**EXTRACTED RECORDS**
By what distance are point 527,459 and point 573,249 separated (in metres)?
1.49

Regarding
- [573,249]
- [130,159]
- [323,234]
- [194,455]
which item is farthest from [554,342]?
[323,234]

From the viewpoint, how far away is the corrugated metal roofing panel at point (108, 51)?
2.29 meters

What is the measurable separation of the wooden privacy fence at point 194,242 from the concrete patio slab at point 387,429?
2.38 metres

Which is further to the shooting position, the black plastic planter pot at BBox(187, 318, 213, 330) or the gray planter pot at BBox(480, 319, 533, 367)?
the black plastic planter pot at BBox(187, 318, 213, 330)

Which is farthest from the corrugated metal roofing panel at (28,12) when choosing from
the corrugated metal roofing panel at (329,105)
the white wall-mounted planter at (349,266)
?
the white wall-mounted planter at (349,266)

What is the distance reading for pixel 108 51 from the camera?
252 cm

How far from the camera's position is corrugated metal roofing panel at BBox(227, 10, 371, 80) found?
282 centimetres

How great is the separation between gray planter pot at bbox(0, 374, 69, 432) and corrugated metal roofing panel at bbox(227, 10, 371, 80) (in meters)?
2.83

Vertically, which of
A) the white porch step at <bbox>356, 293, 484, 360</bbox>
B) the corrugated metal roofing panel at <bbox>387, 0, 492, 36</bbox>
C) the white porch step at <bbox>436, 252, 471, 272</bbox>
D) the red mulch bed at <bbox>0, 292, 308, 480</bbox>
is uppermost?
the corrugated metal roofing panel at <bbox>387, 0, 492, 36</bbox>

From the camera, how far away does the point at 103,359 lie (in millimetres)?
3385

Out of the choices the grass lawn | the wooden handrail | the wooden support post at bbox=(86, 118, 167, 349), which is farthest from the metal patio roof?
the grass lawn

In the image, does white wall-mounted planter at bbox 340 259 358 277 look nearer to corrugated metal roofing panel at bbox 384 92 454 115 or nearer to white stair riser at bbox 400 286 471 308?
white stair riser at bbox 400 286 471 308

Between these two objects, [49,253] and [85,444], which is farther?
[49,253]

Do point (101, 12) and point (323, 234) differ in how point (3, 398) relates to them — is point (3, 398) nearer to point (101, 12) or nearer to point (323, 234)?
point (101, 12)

**WHAT IS EXPECTED**
Reproduce the records above, substituting "cedar board fence" for "wooden privacy fence" and leaving every other part unchanged.

**THE RESULT**
By what distance are point 527,459 and point 573,249 separated (in metres)?
1.49

Regarding
- [573,249]
- [130,159]
- [323,234]
- [194,455]
which item is farthest from [554,342]?
[323,234]

From the viewpoint, how far away is the corrugated metal roofing panel at point (108, 51)?
2.29 meters

What is the measurable separation of the cedar board fence at point 194,242 from the concrete patio slab at point 387,429?
2.38 metres

Which is further to the shooting position, the black plastic planter pot at BBox(187, 318, 213, 330) or the gray planter pot at BBox(480, 319, 533, 367)?
the black plastic planter pot at BBox(187, 318, 213, 330)

Which is farthest from the corrugated metal roofing panel at (28,12) when choosing from
the corrugated metal roofing panel at (329,105)
the white wall-mounted planter at (349,266)
?
the white wall-mounted planter at (349,266)

What is the distance reading for pixel 108 51 from the camera?
252 cm

How far from the camera's position is corrugated metal roofing panel at BBox(227, 10, 371, 80) found?
282 centimetres

How great is the separation between gray planter pot at bbox(0, 374, 69, 432) and corrugated metal roofing panel at bbox(227, 10, 371, 80) (in meters)?
2.83

Vertically, which of
A) the white porch step at <bbox>356, 293, 484, 360</bbox>
B) the corrugated metal roofing panel at <bbox>387, 0, 492, 36</bbox>
C) the white porch step at <bbox>436, 252, 471, 272</bbox>
D) the red mulch bed at <bbox>0, 292, 308, 480</bbox>
is uppermost?
the corrugated metal roofing panel at <bbox>387, 0, 492, 36</bbox>

From the camera, how far away does the point at 103,359 lie (in millimetres)?
3385

Out of the choices the grass lawn | the wooden handrail | the wooden support post at bbox=(86, 118, 167, 349), which is farthest from the metal patio roof?
the grass lawn

In the image, does white wall-mounted planter at bbox 340 259 358 277 look nearer to corrugated metal roofing panel at bbox 384 92 454 115 or nearer to white stair riser at bbox 400 286 471 308?
white stair riser at bbox 400 286 471 308

Between these two objects, [49,253] and [85,444], which is farther?
[49,253]

Do point (101, 12) and point (323, 234) differ in how point (3, 398) relates to them — is point (3, 398) nearer to point (101, 12) or nearer to point (323, 234)?
point (101, 12)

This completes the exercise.